Article:

I led the Army’s digital transformation programme – here’s what I learned about AI

Written by Dave Waller Tuesday 26 August 2025
During 35 years in the British Army, Stefan Crossfield CMgr FCMI helped the military prepare itself for the changing face of modern warfare. Now in business, he shares what managers can learn from the front line of AI and data
Stefan Crossfield CMgr FCMI

At one stage in Stefan Crossfield CMgr FCMI’s 35-year British Army career, he was the commanding officer of a battalion in Afghanistan, responsible for around 1,000 people and £12.5bn of stock and assets. If that sounds like a lot, he’d soon shoulder more. Having risen to the rank of brigadier, Stefan spent his final five years of service spearheading the Army’s sweeping digital transformation programme, to prepare the Army for a new era of warfare – first as its head of information exploitation, later as its chief digital and data officer and principal AI officer.

From battlefield command to digital transformation

“Seven or eight years ago, the military realised the way war is fought was changing,” says Stefan, explaining his posting. “Cyberspace was becoming a key battlefield. Digital data is now an asset, whether to drive better decisions or undermine the enemy, through attacking their systems or using false news to manipulate the narrative and distort their sense of reality. And with data and open-source AI tools now so available, the adoption has accelerated rapidly.”

To illustrate his point, Stefan highlights how both parties in the war in Ukraine have opted to leave the mobile phone network at the front line intact, because data is strategically vital. He adds how some nations now train entire battalions of soldiers to fight in cyberspace. And he flags how London’s traffic lights are all run by a single digital platform. 

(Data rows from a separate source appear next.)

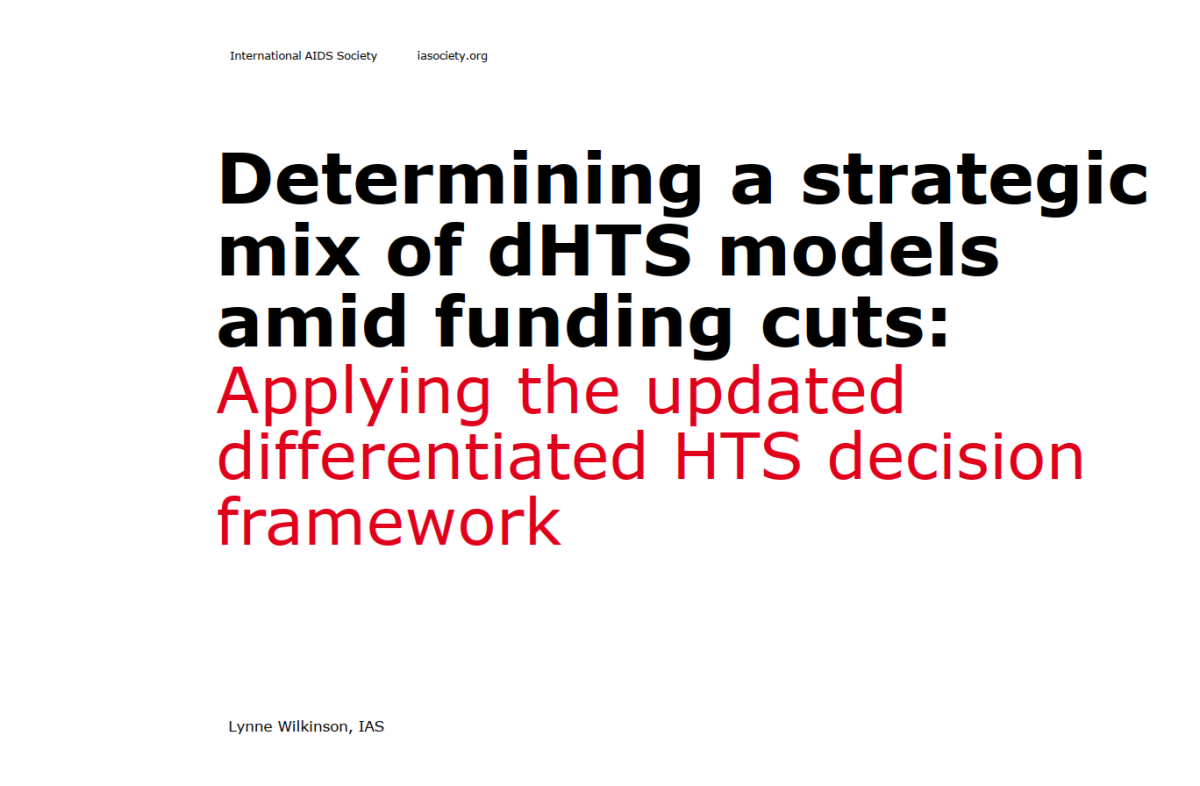 International AIDS Society iasociety.org

Determining a strategic mix of dHTS models amid funding cuts: Applying the updated differentiated HTS decision framework

Lynne Wilkinson, IAS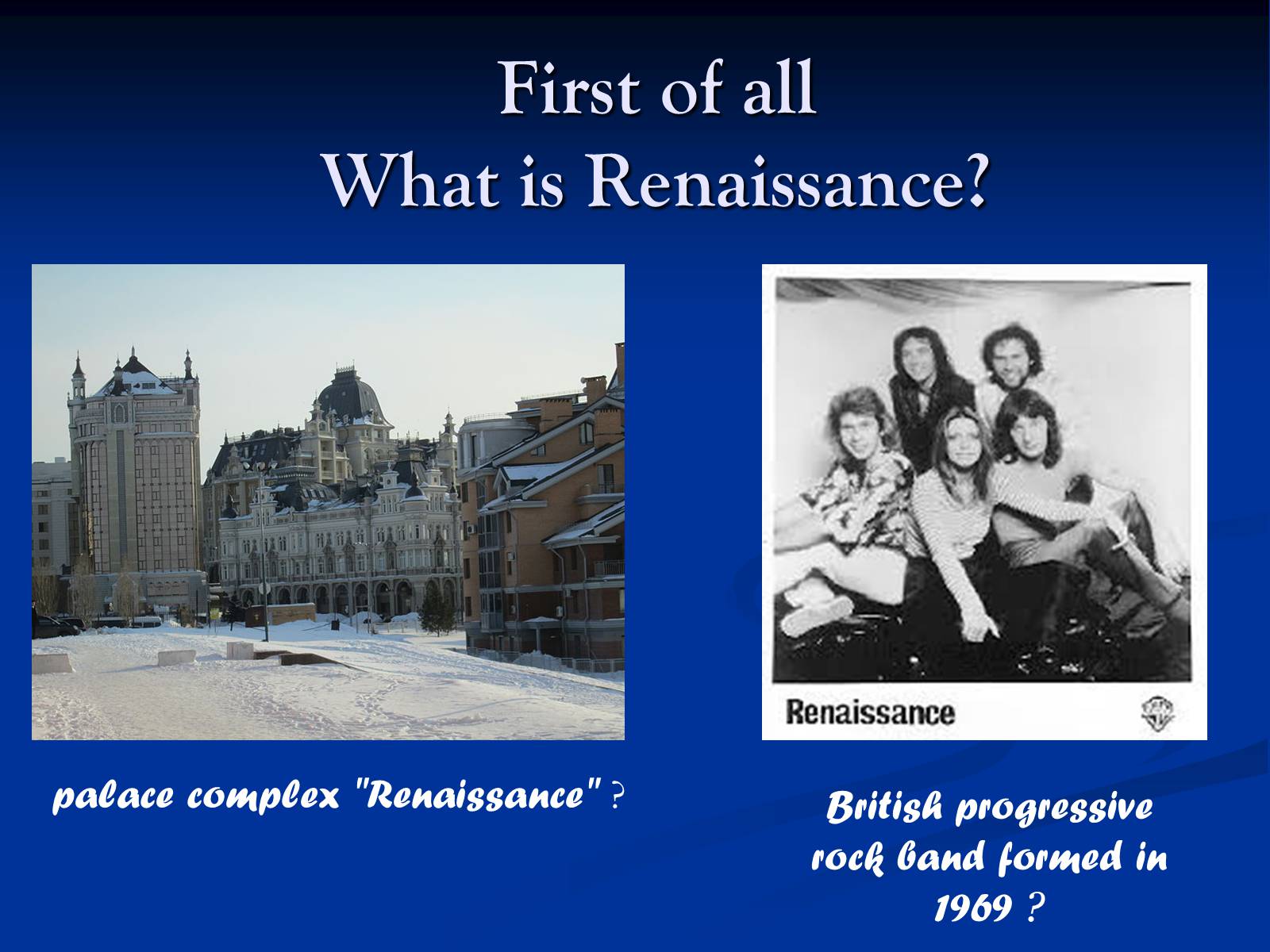 First of all
What is Renaissance?

Renaissance

palace complex "Renaissance" ?

British progressive rock band formed in 1969 ?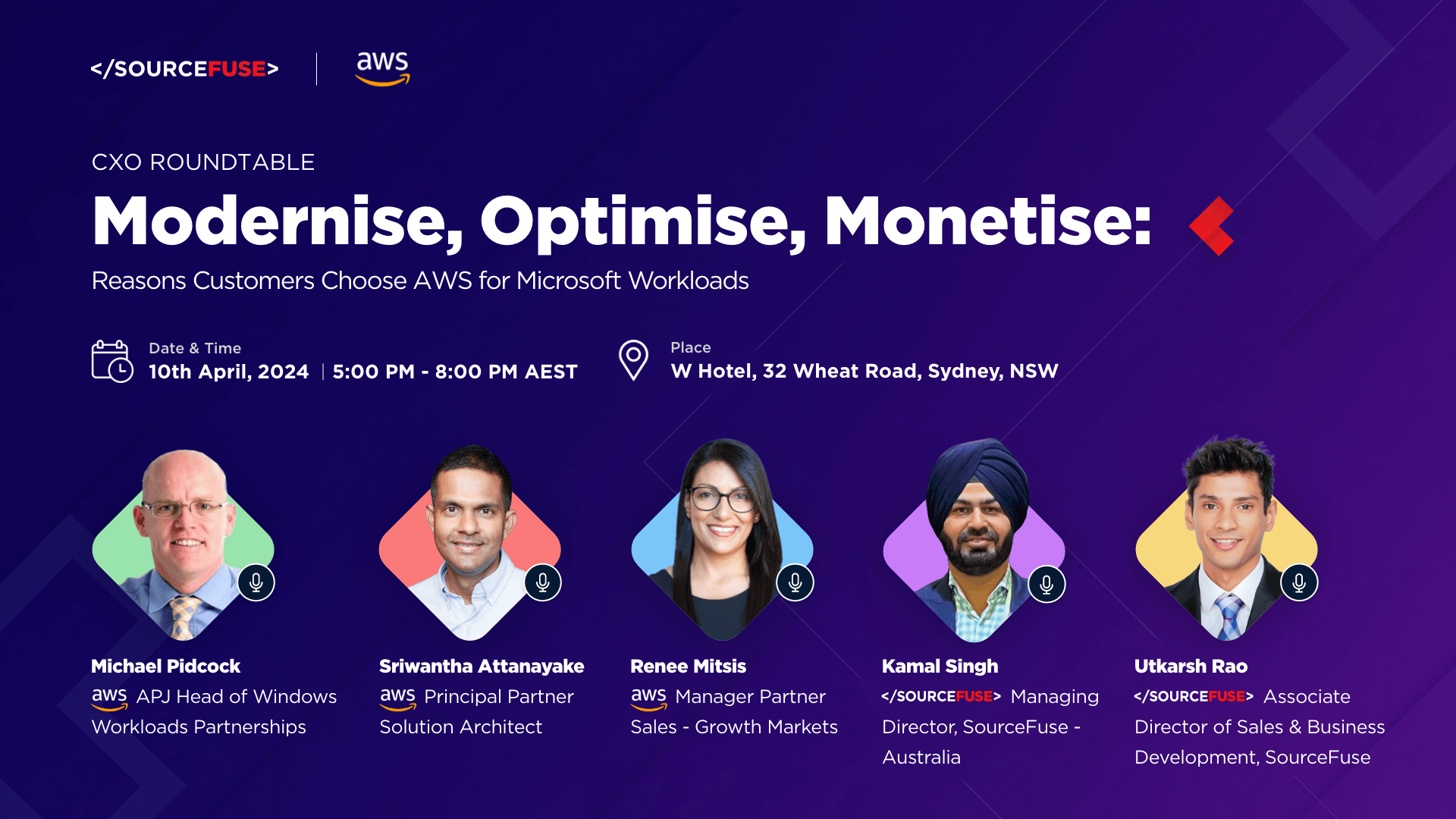 </SOURCEFUSE> | aws

CXO ROUNDTABLE

Modernise, Optimise, Monetise:

Reasons Customers Choose AWS for Microsoft Workloads

Date & Time
10th April, 2024 | 5:00 PM - 8:00 PM AEST

Place
W Hotel, 32 Wheat Road, Sydney, NSW

Michael Pidcock
aws APJ Head of Windows Workloads Partnerships

Sriwantha Attanayake
aws Principal Partner Solution Architect

Renee Mitsis
aws Manager Partner Sales - Growth Markets

Kamal Singh
</SOURCEFUSE> Managing Director, SourceFuse - Australia

Utkarsh Rao
</SOURCEFUSE> Associate Director of Sales & Business Development, SourceFuse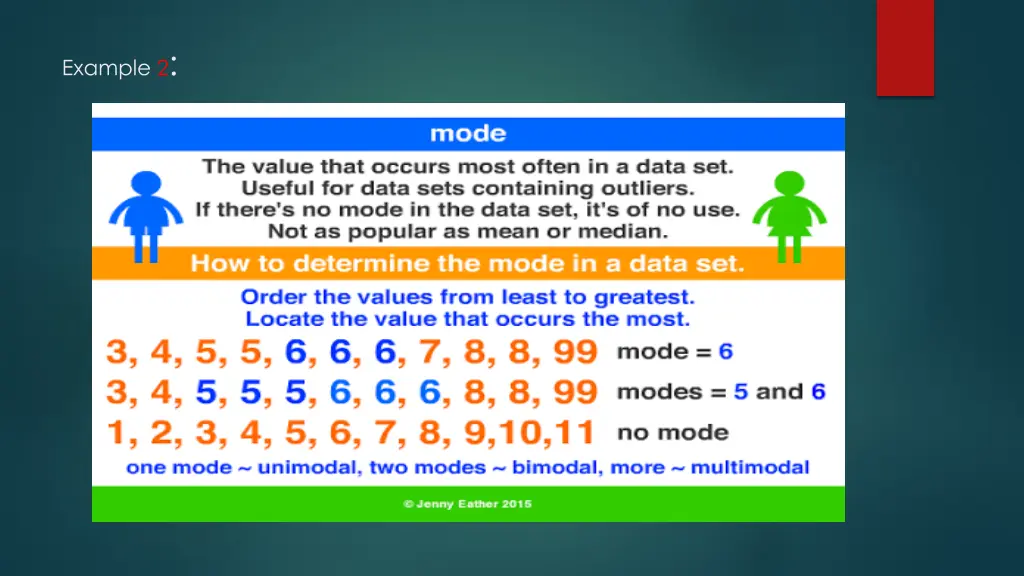 Example 2:

mode

The value that occurs most often in a data set.
Useful for data sets containing outliers.
If there's no mode in the data set, it's of no use.
Not as popular as mean or median.

How to determine the mode in a data set.

Order the values from least to greatest.
Locate the value that occurs the most.

3, 4, 5, 5, 6, 6, 6, 7, 8, 8, 99 mode = 6
3, 4, 5, 5, 5, 6, 6, 6, 8, 8, 99 modes = 5 and 6
1, 2, 3, 4, 5, 6, 7, 8, 9,10,11 no mode

one mode ~ unimodal, two modes ~ bimodal, more ~ multimodal

© Jenny Eather 2015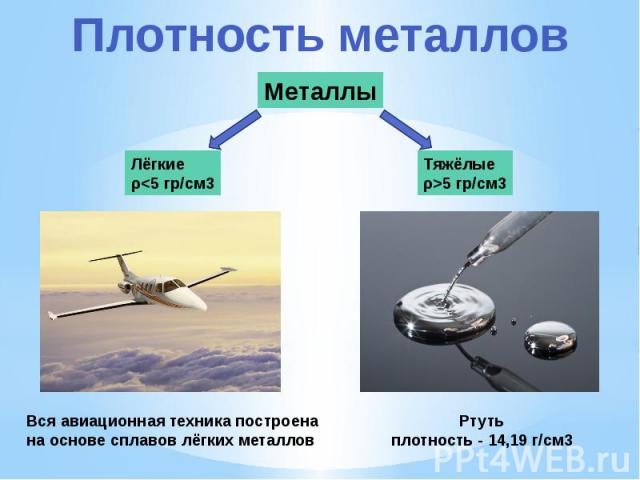 Плотность металлов

Металлы

Лёгкие
ρ<5 гр/см3

Тяжёлые
ρ>5 гр/см3

Вся авиационная техника построена на основе сплавов лёгких металлов

Ртуть
плотность - 14,19 г/см3

PPt4WEB.ru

Acknowledging the complexity and interdependency of modern technology and warfare, Stefan’s superiors took the unusual move of putting him on to an MBA, on a full-time external placement programme. There, he studied technology and innovation. He says it was the hardest he’d ever worked – in part because of the pressure from his brigade commander in Afghanistan to excel, given such an exceptional opportunity. Stefan gained a distinction.

Why management matters as much as leadership

The other facet of Stefan’s learning journey was management. He explains how, due to the nature of its role, the Army’s officer training tends to focus on leadership. Management often comes second.

Around the year 2000, Stefan found himself in a meeting room near London’s Savoy Hotel, facing another tough adversary: an unnamed figure from the Ministry of Defence (MOD), who was there to help assess his competency for Chartered Manager status. CMI was about to start accrediting the military’s senior non-commissioned officer courses and Stefan was a willing guinea pig.